**Reading text**.
## start

From classrooms to coordinated edits on Wikipedia, a network of academics is spreading hate, shielding terrorism, and rewriting the narrative one student mind at a time.
Last year, antisemitism surged across American campuses like never before. What started as protest became open hate, fueled not just by students, but by the institutions meant to uphold academic integrity.
At the University of Pennsylvania, students marched through campus chanting, “There is only one solution: Intifada, revolution!” Swastikas defaced Hillel buildings. Jewish students were stalked, doxed, and forced to hide their identities. A Chabad building was vandalized. Faculty, including literature professor Huda Fakhreddine, joined a “die-in” protest, and spread antisemitic and extremist rhetoric.
As professors and students are getting ready to return, the crisis is far from over. But how did elite students end up glorifying terrorism? Could this ideology really come only from student activism? Or is the main source still inside the classrooms, among the professors entrusted to shape minds? Let’s look at just a few examples.

## end

**Stated problem**.
Copy out the entire passage above on antisemitism at American universities, word for word. The material after this point comes from a separate source.

**Supplied data**.
## start

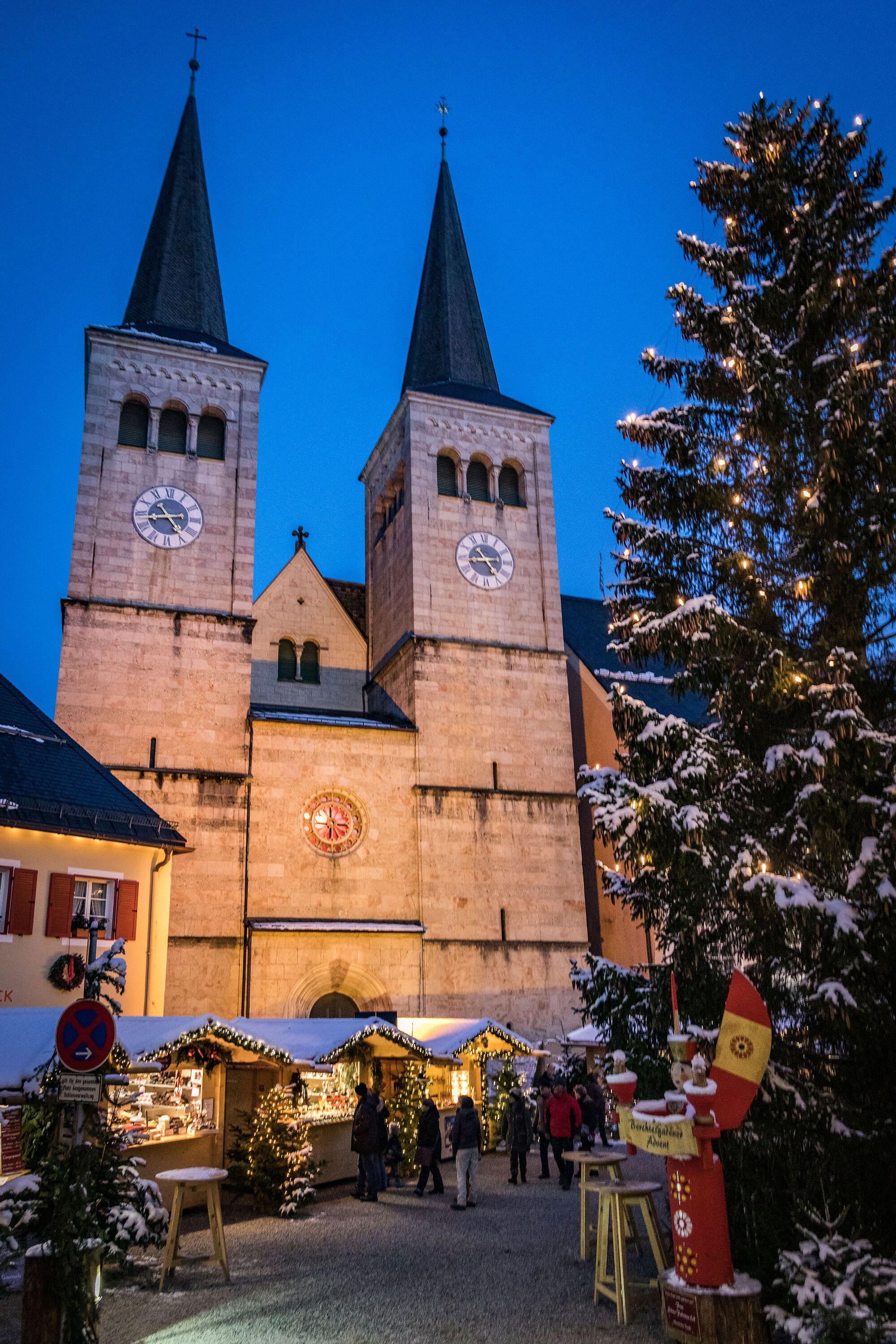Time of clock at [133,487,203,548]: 10:43
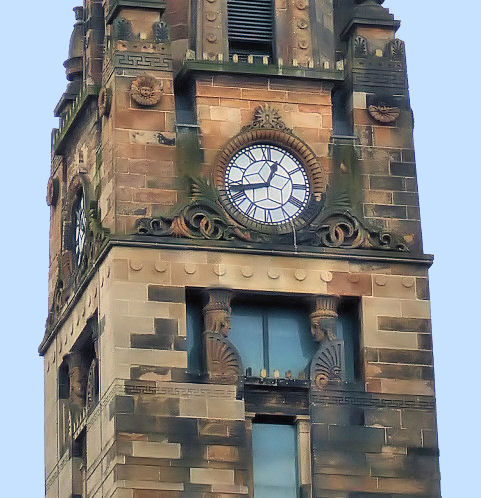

## end

**Solved problem**.
From classrooms to coordinated edits on Wikipedia, a network of academics is spreading hate, shielding terrorism, and rewriting the narrative one student mind at a time.
Last year, antisemitism surged across American campuses like never before. What started as protest became open hate, fueled not just by students, but by the institutions meant to uphold academic integrity.
At the University of Pennsylvania, students marched through campus chanting, “There is only one solution: Intifada, revolution!” Swastikas defaced Hillel buildings. Jewish students were stalked, doxed, and forced to hide their identities. A Chabad building was vandalized. Faculty, including literature professor Huda Fakhreddine, joined a “die-in” protest, and spread antisemitic and extremist rhetoric.
As professors and students are getting ready to return, the crisis is far from over. But how did elite students end up glorifying terrorism? Could this ideology really come only from student activism? Or is the main source still inside the classrooms, among the professors entrusted to shape minds? Let’s look at just a few examples.